Considered the best defensive player available in free agency, Sharper had appeared willing to accept the Ravens' latest proposal.
However, vice president of player personnel Ozzie Newsome denied the shelving of any offer and indicated Sharper remains a part of the team's plans.
"We are re-evaluating our situation with Jamie with the hopes of still being able to re-sign him," Newsome said. "It could come back to those numbers, but in a different structure."
There has been speculation that the Ravens fear overpaying Sharper. In this soft free-agent market, he has not commanded the same level of interest as he would have in previous years.
Sharper's agent, Tony Agnone, declined to talk about the pulling of any offers, but reiterated his feeling that some people may be underestimating the market.
"They [the Ravens] aren't bargaining against themselves, by no means," Agnone said. "That's a fallacy."
Sharper, a 6-foot-3, 240-pound weak-side linebacker, had put off a deal with the Seattle Seahawks while trying to finalize negotiations with the Ravens. Agnone said he has since talked with the Chicago Bears, Carolina Panthers, Miami Dolphins and New York Giants.
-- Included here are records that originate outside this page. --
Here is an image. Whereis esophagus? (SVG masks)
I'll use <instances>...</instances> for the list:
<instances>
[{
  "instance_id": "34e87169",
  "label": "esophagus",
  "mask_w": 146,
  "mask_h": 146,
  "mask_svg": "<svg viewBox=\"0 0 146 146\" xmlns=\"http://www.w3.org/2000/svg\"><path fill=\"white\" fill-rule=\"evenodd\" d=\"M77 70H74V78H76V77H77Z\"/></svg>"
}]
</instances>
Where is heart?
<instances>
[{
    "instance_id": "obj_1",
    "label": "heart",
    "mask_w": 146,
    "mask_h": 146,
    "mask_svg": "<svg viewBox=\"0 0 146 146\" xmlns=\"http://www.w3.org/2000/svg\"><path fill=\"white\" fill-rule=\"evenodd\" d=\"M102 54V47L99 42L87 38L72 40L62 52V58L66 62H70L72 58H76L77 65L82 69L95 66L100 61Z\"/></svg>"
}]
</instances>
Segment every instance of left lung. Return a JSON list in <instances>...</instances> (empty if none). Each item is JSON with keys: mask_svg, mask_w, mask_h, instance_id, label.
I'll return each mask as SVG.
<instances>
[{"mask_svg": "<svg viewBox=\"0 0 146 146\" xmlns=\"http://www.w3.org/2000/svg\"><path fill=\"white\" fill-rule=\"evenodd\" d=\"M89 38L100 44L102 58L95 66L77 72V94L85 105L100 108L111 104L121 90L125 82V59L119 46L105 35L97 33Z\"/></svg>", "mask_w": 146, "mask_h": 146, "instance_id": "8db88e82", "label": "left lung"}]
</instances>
As for the Ravens, Newsome said the team last discussed numbers with two of Agnone's associates Friday.
"Nothing was resolved," Newsome said. "There was no progress."
The Ravens' cautious approach toward Sharper comes in the wake of two impressive signings, those of quarterback Elvis Grbac and right tackle Leon Searcy. Now, the team needs to determine if it can find enough salary-cap room for Sharper.
To fit Searcy under the cap, the Ravens had to release three veteran backups - defensive end Keith Washington, defensive back Robert Bailey and receiver Billy Davis - all of whom were key special-teams players. Although the Ravens intend to re-sign those players, they would have to make further cuts in order to sign Sharper.
In his fourth season, Sharper played a major role on a defense that set an NFL record for fewest points allowed in a 16-game season (165). A second-round pick in 1997, he finished third on the Ravens in tackles (102).
"It's possible to sign him," Ravens owner Art Modell said. "We have to develop a plan that's workable for us and for him."